This paper addresses the problem of single-image motion trajectory forecasting: predicting dense future trajectories of scene objects directly from a static image, without requiring auxiliary physical parameters such as velocity or force. We propose a conditional generative model based on a *trajectory grid*, which bypasses redundant pixel-level modeling typical in video generation and instead performs end-to-end synthesis of structured motion fields. Our approach explicitly captures global dynamic patterns and motion uncertainty. Built upon modern video generation architectures, the model is trained jointly on synthetic physics-based simulations and real-world scenes. Experimental results demonstrate significant improvements over state-of-the-art regression- and generation-based methods on both simulated and real-world physical benchmarks. Furthermore, we validate the practical utility and generalization capability of our method in downstream robotic navigation tasks.

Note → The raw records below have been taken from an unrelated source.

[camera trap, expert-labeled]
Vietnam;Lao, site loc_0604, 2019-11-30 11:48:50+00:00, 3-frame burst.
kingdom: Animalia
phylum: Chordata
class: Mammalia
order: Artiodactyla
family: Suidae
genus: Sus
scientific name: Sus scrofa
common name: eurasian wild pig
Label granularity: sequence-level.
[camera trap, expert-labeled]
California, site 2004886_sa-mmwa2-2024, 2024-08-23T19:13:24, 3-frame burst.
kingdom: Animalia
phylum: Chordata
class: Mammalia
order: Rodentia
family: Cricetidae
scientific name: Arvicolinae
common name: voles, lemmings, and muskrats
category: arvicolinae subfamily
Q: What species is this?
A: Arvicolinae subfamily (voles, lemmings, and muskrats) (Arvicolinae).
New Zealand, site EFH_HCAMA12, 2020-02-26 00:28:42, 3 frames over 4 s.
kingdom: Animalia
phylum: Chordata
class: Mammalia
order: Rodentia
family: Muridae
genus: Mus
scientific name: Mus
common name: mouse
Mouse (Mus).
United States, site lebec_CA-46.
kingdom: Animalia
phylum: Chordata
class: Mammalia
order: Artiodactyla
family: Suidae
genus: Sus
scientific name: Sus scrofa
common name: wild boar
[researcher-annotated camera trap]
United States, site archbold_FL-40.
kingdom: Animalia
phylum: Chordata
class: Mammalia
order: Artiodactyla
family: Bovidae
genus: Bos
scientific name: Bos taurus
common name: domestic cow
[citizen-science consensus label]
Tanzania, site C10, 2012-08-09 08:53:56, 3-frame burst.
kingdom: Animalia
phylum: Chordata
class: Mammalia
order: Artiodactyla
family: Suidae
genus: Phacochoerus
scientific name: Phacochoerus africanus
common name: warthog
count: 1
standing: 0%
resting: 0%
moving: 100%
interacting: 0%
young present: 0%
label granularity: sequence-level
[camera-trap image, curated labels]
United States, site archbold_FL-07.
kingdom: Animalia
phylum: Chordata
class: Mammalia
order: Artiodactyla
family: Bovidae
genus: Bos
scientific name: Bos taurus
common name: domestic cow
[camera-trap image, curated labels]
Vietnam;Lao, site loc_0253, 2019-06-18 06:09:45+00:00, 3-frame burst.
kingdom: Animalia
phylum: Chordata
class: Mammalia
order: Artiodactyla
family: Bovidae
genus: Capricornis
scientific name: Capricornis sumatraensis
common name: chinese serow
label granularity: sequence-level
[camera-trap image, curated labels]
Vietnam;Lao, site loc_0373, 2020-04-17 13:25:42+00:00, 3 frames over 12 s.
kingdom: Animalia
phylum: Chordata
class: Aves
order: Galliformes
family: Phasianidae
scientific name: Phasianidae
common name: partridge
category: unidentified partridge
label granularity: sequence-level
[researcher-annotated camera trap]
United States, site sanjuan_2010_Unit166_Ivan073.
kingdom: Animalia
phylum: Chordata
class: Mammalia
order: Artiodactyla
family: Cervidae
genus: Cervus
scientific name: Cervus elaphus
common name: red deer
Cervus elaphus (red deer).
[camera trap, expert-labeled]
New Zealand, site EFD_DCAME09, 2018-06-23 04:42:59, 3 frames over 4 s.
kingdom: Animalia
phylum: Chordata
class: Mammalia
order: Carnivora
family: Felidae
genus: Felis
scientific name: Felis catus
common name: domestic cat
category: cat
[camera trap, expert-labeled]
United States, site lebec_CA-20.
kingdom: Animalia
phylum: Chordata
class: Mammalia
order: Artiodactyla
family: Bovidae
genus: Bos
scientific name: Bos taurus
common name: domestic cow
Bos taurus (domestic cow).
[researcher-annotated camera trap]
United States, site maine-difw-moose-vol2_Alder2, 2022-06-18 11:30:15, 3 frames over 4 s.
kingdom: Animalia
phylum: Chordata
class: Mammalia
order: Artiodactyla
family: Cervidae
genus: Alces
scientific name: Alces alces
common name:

We consider the problem of forecasting motion from a single image, i.e., predicting how objects in the world are likely to move, without the ability to observe other parameters such as the object velocities or the forces applied to them. We formulate this task as conditional generation of dense trajectory grids with a model that closely follows the architecture of modern video generators but outputs motion trajectories instead of pixels. This approach captures scene-wide dynamics and uncertainty, yielding more accurate and diverse predictions than prior regressors and generators. We extensively evaluate our method on simulated data, demonstrate its effectiveness on downstream applications such as robotics, and show promising accuracy on real-world intuitive physics datasets. Although recent state-of-the-art video generators are often regarded as world models, we show that they struggle with forecasting motion from a single image, even in simple physical scenarios such as falling blocks or mechanical object interactions, despite fine-tuning on such data. We show that this limitation arises from the overhead of generating pixels rather than directly modeling motion.